Twelve years of study, research, design, and testing will culminate in late February or early March when Solar Impulse 2 (Si2) launches on a solar-powered attempt to circumnavigate the world. The Solar Impulse team announced Jan. 20 the planned route pilots Bertrand Piccard and André Borschberg would take on the round-the-world flight that is expected to take about five months.
Piccard and Borschberg will alternate flight legs in the single-seat aircraft. Si2 will take off from Abu Dhabi, United Arab Emirates, and make stops in Uscat, Oman; Ahmedabad and Varanasi, India; Mandalay, Myanmar; and Chongqing and Nanjing, China. It will fly across the Pacific Ocean through Hawaii and stop in Phoenix and New York City in the United States. The team said it will make another stop somewhere in the Midwest. They have yet to announce where they will stop in southern Europe or North Africa on the return to Abu Dhabi.
The carbon-fiber aircraft powered by 17,000 solar cells that recharge lithium batteries for night flight has a wingspan of 236 feet, which is larger than a Boeing 747-8I wing span, and weighs 5,000 pounds, or about the same as a car, according to the Solar Impulse website. During the past 12 years, 50 engineers and technicians, 80 technological partners, and 100 advisors and suppliers have worked on Solar Impulse 1, the prototype that made numerous flights and was used to gather data to perfect the final craft, and Si2, the site said.
“Imagine energy reserves increasing during flight! To make this dream a reality, we had to make maximum use of every single watt supplied by the sun, and store it in our batteries,” said Borschberg, who led the engineers and technicians. “We tracked down every possible source of energy efficiency. Today, Solar Impulse is the first solar airplane flying through night and day, the first aircraft to come close to perpetual flight.”
Solar Impulse 1 made multiple day and night flights, and flew from Switzerland to Morocco and back in 2012 , across the United States in 2013, and to multiple European destinations. Si2 made its maiden flight test June 2.

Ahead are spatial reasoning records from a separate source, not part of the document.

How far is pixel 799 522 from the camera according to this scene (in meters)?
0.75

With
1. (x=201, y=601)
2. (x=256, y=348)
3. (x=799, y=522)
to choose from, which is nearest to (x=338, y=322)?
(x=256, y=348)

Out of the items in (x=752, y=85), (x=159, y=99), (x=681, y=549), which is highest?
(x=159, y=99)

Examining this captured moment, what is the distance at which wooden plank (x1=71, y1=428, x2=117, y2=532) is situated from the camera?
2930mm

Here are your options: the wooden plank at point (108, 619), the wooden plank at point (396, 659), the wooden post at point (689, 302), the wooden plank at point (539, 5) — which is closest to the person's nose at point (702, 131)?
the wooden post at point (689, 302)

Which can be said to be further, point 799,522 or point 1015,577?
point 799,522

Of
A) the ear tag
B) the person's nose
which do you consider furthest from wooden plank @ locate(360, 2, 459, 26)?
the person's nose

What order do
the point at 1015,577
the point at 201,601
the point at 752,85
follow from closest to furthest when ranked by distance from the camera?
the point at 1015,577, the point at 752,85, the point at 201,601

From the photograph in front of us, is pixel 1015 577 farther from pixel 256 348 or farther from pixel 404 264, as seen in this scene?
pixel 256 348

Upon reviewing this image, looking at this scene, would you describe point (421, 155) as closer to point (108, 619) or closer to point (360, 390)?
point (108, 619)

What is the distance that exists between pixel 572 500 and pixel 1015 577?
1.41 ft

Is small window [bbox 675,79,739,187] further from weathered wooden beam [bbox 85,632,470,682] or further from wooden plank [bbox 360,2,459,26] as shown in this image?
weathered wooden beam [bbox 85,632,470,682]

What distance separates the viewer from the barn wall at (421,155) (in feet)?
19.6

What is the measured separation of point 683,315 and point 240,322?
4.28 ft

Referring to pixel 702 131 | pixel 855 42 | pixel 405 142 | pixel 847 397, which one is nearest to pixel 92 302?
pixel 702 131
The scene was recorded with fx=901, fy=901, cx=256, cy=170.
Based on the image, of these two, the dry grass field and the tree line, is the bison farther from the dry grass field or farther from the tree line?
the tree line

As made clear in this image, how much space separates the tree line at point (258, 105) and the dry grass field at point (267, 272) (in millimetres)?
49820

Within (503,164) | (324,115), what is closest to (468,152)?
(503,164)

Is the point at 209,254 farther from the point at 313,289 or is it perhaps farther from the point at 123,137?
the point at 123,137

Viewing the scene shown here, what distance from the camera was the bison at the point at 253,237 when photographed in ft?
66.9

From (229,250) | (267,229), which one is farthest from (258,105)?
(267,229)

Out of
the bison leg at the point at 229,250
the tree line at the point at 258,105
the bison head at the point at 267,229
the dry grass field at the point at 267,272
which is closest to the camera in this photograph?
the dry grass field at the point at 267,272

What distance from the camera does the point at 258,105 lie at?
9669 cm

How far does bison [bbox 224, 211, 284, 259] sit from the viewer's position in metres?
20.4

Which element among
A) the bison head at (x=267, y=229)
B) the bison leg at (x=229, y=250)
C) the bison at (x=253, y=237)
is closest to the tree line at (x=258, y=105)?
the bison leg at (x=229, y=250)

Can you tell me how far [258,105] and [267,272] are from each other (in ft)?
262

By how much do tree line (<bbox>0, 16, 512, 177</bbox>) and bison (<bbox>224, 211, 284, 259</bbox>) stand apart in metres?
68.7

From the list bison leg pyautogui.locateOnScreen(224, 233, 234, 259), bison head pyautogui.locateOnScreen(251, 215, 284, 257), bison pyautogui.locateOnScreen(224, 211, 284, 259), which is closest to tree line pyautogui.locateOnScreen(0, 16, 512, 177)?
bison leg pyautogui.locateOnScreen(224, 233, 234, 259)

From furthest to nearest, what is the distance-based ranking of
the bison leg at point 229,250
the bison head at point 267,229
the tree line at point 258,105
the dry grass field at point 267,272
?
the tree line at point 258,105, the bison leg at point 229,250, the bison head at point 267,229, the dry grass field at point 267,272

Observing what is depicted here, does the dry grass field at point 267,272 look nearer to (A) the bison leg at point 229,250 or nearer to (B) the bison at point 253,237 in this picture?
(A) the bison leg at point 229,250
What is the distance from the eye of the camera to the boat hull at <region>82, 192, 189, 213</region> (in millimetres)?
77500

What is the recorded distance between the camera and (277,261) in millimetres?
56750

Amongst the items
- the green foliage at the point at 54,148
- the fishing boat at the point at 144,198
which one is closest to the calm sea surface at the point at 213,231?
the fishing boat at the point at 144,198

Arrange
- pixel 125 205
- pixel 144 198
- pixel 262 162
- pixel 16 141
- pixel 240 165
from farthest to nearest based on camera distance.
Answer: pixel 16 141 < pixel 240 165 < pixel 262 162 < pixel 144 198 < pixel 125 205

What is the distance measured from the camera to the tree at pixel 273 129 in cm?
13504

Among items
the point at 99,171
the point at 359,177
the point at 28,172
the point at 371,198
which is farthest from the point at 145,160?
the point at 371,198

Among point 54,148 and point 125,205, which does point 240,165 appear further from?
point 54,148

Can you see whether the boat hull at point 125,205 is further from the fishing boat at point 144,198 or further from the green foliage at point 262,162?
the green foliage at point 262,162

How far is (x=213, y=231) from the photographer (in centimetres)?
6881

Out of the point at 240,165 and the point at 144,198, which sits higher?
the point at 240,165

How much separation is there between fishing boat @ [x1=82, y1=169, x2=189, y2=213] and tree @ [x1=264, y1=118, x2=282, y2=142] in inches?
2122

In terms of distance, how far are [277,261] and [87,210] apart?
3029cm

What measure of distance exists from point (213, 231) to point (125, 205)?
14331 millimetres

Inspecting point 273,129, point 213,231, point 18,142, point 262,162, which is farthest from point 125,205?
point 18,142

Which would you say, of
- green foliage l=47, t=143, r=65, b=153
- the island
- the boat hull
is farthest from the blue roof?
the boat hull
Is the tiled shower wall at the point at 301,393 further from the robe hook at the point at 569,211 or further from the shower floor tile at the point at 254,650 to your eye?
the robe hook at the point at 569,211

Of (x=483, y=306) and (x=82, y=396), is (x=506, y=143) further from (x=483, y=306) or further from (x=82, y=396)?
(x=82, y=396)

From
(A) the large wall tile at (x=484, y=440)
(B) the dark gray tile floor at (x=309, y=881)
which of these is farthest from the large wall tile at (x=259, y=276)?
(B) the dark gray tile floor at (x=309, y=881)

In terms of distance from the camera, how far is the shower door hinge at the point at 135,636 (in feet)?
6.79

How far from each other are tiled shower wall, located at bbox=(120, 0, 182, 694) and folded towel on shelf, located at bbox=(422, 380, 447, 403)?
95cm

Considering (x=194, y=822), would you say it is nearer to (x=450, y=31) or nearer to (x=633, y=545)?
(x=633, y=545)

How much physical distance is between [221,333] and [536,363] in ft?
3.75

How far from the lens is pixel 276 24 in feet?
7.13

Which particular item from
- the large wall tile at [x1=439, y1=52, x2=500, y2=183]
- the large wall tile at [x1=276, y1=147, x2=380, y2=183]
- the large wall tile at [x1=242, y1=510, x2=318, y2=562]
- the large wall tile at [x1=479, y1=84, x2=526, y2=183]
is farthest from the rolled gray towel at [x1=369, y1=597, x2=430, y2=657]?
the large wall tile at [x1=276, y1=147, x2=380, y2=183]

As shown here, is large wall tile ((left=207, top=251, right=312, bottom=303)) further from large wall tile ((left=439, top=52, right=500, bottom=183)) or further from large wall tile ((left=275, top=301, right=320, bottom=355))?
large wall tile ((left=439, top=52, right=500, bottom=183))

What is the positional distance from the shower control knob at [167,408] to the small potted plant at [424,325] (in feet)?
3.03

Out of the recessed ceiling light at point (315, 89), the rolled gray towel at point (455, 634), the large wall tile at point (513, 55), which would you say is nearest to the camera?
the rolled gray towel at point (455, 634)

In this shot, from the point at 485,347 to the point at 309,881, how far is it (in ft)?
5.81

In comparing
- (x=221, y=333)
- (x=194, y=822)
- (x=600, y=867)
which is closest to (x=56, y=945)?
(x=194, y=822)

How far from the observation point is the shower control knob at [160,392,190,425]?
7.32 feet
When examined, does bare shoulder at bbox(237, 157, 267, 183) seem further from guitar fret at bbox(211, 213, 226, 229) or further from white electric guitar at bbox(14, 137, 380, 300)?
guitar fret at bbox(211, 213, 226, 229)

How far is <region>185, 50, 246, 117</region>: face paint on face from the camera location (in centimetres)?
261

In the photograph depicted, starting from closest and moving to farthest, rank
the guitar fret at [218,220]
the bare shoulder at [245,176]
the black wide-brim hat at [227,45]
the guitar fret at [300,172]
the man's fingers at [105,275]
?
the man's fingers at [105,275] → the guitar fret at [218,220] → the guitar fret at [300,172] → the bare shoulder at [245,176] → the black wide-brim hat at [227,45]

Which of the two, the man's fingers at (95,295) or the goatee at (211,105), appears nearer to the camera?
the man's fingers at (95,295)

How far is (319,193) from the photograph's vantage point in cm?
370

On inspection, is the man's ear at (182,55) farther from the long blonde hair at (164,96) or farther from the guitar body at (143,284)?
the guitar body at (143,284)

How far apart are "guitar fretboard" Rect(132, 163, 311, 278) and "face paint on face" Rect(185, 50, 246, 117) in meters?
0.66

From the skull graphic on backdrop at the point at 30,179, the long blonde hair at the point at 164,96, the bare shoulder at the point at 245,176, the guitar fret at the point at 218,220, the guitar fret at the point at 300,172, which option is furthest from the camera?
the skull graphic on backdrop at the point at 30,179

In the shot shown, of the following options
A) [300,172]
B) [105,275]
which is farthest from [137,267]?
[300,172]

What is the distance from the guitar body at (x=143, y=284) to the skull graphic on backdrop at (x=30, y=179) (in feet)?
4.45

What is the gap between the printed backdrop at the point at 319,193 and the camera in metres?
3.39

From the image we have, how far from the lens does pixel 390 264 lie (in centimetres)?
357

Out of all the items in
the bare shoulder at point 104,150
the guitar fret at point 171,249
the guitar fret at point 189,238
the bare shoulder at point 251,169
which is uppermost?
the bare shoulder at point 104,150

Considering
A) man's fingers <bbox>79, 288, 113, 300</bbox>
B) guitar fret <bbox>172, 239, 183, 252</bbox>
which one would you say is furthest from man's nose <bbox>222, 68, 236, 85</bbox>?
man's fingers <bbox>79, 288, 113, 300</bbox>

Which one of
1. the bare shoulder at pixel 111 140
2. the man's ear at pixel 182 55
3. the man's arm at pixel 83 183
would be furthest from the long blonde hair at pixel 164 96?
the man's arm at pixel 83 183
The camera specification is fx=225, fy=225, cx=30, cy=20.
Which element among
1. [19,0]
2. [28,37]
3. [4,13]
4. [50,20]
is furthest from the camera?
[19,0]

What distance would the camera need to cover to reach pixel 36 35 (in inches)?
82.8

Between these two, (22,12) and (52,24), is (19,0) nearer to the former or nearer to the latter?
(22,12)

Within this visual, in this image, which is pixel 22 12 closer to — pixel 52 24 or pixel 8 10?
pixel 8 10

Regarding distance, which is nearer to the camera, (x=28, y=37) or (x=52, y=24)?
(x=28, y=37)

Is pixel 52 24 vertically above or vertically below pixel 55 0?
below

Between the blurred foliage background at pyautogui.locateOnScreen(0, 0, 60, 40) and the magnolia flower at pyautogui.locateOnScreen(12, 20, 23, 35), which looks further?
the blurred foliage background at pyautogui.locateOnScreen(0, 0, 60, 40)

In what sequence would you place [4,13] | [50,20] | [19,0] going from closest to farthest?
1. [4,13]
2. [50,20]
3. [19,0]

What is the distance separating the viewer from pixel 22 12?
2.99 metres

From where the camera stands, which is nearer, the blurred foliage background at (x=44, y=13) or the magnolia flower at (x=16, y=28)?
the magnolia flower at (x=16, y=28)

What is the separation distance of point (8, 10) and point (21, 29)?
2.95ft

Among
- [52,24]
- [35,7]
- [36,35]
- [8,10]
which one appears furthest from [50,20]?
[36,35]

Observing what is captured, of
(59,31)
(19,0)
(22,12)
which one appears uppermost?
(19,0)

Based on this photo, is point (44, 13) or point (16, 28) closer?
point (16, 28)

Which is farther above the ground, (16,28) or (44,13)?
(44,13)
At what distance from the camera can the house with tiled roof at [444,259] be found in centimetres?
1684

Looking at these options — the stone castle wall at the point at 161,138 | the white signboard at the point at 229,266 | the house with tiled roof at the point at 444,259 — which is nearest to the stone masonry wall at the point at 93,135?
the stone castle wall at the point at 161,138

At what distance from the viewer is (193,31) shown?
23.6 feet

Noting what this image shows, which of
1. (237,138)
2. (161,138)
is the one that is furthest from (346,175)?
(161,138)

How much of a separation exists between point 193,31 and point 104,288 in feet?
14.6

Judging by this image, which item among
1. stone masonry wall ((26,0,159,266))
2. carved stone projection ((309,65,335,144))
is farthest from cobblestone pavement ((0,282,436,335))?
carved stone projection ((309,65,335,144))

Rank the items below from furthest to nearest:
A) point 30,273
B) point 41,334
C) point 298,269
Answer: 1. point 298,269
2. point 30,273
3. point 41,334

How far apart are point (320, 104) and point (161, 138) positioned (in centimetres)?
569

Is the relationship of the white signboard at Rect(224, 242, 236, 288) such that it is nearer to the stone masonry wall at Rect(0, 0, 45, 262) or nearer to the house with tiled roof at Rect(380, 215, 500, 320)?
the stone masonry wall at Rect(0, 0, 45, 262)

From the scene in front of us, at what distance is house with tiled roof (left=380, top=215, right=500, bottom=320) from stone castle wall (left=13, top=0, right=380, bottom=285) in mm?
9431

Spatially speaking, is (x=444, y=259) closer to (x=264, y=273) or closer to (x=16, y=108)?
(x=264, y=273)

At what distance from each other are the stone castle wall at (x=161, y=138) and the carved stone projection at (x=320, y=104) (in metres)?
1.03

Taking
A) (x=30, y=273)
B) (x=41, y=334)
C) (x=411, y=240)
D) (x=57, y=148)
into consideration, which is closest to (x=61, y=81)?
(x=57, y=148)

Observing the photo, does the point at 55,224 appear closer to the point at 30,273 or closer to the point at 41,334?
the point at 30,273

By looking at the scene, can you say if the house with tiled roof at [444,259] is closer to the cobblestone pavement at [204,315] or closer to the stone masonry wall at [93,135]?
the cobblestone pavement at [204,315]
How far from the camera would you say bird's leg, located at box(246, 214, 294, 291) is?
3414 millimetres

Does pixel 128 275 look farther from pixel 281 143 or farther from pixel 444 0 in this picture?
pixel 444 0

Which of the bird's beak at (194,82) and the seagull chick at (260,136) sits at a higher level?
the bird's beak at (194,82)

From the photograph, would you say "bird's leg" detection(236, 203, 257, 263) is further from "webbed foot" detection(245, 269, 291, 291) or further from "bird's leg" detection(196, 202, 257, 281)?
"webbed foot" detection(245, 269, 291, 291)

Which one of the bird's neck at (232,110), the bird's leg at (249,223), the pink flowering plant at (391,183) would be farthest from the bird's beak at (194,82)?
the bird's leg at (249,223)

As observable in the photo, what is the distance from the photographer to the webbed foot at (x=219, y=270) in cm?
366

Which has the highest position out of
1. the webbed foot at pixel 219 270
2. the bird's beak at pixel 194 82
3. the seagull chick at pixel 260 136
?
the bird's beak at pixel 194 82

The trip is expected to take about 500 flight hours; each pilot will spend “up to 5 or 6 days and nights in a row” and endure temperatures ranging from plus to minus 40 degrees Celsius in the unpressurized, unheated aircraft, the website said. They will have six oxygen bottles, a parachute and life raft, and enough food and water for a week.
During these long legs, “self-hypnosis and meditation techniques allow the pilot to maintain his powers of concentration and vigilance,” the website said. Meanwhile, mission control will have continuous access to data being fed from the aircraft, and doctors who specialize in high-altitude medicine will be available during the flights as well.